Counter-Terrorism: Why Warriors Make Lousy Terrorists


July 23, 2007: Al Qaeda has been on a downward spiral since September 11, 2001, and there's no general agreement on why this is. No attacks in North America, and the many thwarted plots there, revealed a lack of professionalism quite at odds which attacks in the 1990s, and up to September 11, 2001. The terrorist violence in Iraq, often attributed to al Qaeda, is largely the work of Saddams rather efficient security organizations. Those lads were not much good at fighting the U.S. armed forces, but they have, over three decades, become quite good at killing Iraqis, and terrorism in general.

The attacks in London and Madrid were local Moslems, and got a lot more ink than the much more numerous failed attacks in the same area. Then there's Afghanistan, where suicide bombings skyrocketed last year. But there was something odd about the suicide bombing attacks in Afghanistan; 43 percent of them only killed the bomber. This year, suicide bombing attacks, at about two a week, are up about twenty percent over last year. But the percentage of attacks in which only the bomber dies has remained the same.

※ ※ ※

• [Aim] Please output the full counter-terrorism article word for word, headline included. These records come from a separate source.

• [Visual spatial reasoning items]
※ ※ ※

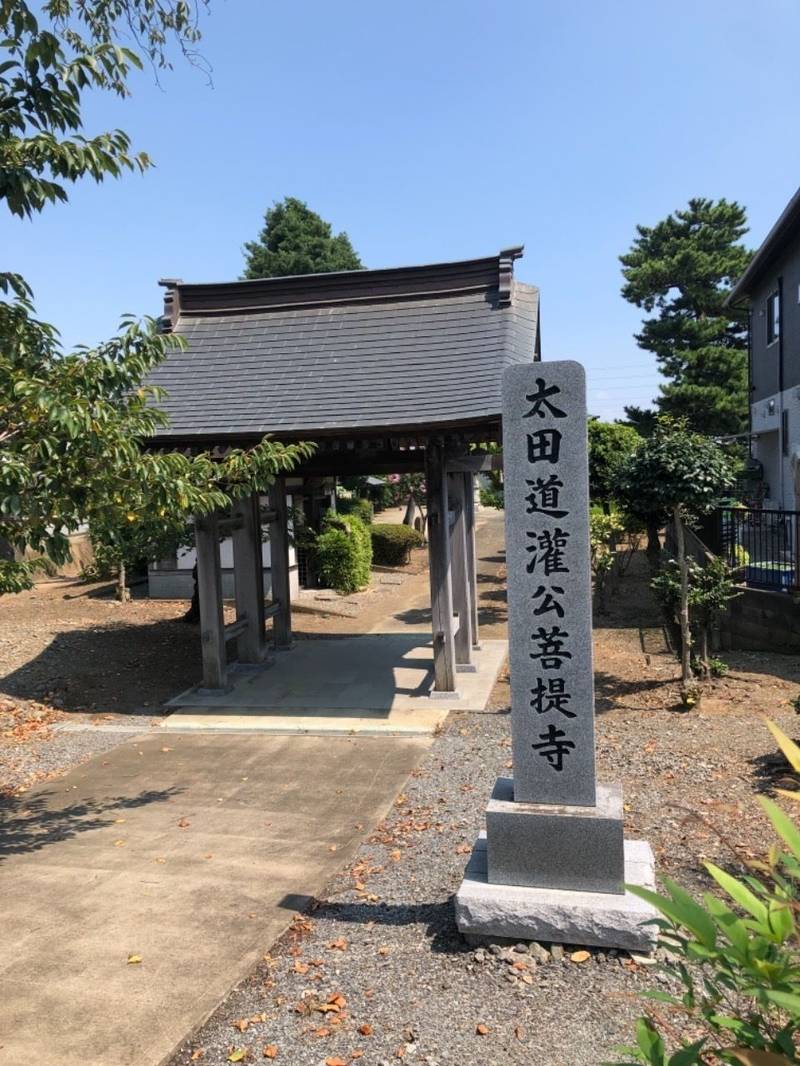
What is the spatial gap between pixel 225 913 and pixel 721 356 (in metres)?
26.7

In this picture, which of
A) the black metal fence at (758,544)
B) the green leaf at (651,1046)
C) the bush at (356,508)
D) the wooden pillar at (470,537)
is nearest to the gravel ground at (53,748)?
the wooden pillar at (470,537)

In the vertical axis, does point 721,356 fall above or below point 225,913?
above

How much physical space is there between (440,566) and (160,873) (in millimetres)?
4882

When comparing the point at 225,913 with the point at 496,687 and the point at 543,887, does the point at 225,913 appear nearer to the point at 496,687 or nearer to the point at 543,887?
the point at 543,887

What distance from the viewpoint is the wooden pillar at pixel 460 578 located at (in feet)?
36.0

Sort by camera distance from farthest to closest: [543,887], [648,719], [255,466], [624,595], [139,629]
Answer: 1. [624,595]
2. [139,629]
3. [648,719]
4. [255,466]
5. [543,887]

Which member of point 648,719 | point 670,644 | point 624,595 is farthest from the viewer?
point 624,595

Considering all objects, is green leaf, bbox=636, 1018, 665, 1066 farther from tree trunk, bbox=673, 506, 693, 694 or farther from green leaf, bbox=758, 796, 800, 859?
tree trunk, bbox=673, 506, 693, 694

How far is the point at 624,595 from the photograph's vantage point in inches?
634

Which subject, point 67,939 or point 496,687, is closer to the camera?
point 67,939

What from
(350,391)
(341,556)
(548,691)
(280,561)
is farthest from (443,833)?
(341,556)

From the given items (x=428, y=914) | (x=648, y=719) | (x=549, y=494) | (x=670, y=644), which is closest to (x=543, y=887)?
(x=428, y=914)

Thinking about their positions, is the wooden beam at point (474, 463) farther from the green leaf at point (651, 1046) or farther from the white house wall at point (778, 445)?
the green leaf at point (651, 1046)

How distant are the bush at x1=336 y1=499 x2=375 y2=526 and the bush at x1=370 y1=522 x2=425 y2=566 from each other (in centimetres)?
98
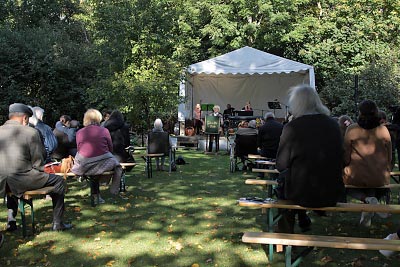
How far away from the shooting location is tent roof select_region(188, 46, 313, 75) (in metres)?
16.6

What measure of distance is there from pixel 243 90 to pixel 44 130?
15.9 m

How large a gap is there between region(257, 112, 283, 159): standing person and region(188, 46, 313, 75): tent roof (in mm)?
7937

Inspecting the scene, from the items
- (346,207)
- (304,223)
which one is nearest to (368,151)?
(304,223)

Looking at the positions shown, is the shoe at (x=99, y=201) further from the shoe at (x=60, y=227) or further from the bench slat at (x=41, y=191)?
the bench slat at (x=41, y=191)

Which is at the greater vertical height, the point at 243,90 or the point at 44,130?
the point at 243,90

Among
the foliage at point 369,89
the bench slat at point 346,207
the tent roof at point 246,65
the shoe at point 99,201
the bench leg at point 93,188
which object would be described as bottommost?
the shoe at point 99,201

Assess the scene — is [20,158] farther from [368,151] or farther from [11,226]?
[368,151]

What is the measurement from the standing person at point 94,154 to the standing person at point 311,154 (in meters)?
3.19

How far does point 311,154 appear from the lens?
3.71 metres

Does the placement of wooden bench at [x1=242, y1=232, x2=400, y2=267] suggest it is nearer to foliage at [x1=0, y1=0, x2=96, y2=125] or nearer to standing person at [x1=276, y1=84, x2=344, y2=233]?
standing person at [x1=276, y1=84, x2=344, y2=233]

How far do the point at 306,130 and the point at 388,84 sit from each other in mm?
16210

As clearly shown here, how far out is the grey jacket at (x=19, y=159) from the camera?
4.71 meters

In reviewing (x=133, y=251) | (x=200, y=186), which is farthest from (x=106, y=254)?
(x=200, y=186)

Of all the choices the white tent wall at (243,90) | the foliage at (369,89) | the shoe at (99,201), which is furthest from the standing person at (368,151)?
the white tent wall at (243,90)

※ ※ ※

• [Solution to the exercise]
Counter-Terrorism: Why Warriors Make Lousy Terrorists


July 23, 2007: Al Qaeda has been on a downward spiral since September 11, 2001, and there's no general agreement on why this is. No attacks in North America, and the many thwarted plots there, revealed a lack of professionalism quite at odds which attacks in the 1990s, and up to September 11, 2001. The terrorist violence in Iraq, often attributed to al Qaeda, is largely the work of Saddams rather efficient security organizations. Those lads were not much good at fighting the U.S. armed forces, but they have, over three decades, become quite good at killing Iraqis, and terrorism in general.

The attacks in London and Madrid were local Moslems, and got a lot more ink than the much more numerous failed attacks in the same area. Then there's Afghanistan, where suicide bombings skyrocketed last year. But there was something odd about the suicide bombing attacks in Afghanistan; 43 percent of them only killed the bomber. This year, suicide bombing attacks, at about two a week, are up about twenty percent over last year. But the percentage of attacks in which only the bomber dies has remained the same.